Puis, s’adressant à moi :

— Ne te rappelles-tu aucune circonstance de… mais non, dors… dors… mon enfant… demain il sera temps de causer.

— Je n’ai pas envie de dormir. Monsieur, je suis trop triste.

— Eh bien ! raconte-moi comme tu le pourras, en peu de mots, mais bien franchement, ta vie jusqu’à ce jour.

Et je racontai tout, à peu-près tout, à Claude Gérard ; je lui cachai seulement mon amour pour Régina.

Mon récit naïf, sincère, attendrit et irrita tour-à-tour mon nouveau maître ; il me témoigna l’horreur que la Levrasse, la mère Major, etc., etc., lui inspiraient, et le sort de Basquine le navra. S’il accusait Bamboche, il le plaignait aussi.

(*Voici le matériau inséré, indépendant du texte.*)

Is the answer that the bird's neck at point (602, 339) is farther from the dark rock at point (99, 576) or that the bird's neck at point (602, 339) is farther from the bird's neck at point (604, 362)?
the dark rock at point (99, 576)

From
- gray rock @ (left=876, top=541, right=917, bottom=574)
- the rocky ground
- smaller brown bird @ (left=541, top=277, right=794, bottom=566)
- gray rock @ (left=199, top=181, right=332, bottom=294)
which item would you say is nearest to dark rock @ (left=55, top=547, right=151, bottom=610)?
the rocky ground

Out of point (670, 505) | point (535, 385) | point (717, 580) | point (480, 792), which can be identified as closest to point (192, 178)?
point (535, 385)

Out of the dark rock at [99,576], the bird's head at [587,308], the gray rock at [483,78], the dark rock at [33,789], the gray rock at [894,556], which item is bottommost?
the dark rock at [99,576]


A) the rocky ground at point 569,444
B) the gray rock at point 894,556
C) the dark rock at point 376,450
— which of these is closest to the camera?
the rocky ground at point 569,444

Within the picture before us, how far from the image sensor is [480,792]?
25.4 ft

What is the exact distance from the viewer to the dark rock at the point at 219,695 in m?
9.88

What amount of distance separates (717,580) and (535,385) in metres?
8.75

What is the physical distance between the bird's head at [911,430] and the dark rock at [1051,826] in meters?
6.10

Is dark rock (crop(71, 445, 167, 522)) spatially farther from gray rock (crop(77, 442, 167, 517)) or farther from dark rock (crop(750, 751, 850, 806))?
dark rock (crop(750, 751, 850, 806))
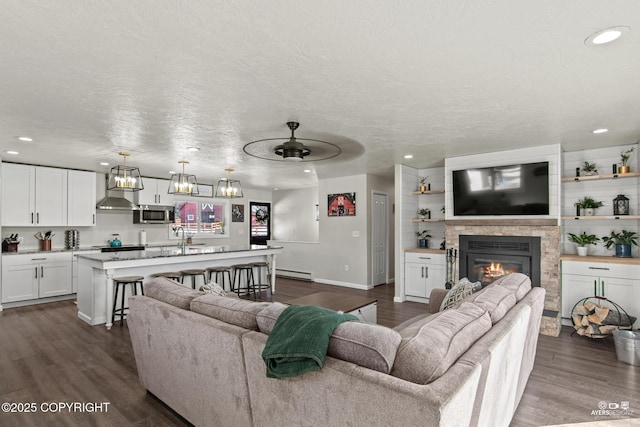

Durant le cours de mon récit, Claude Gérard me dit plusieurs fois qu’il regrettait amèrement la disparition de mes compagnons ; car, d’après ce que je lui apprenais d’eux, il ne doutait pas de leur retour à de meilleurs sentiments.

Arrivant au récit de notre dernière tentative, afin d’obtenir l’appui des petits riches que nous avions rencontrés dans la forêt de Chantilly, je nommai le vicomte Scipion Duriveau, nom et titre que nous nous étions maintes fois rappelés, moi et mes compagnons, soit pour nous moquer de ce titre donné à un enfant, soit pour nous remémorer l’insolence et la méchanceté précoces de ce petit riche.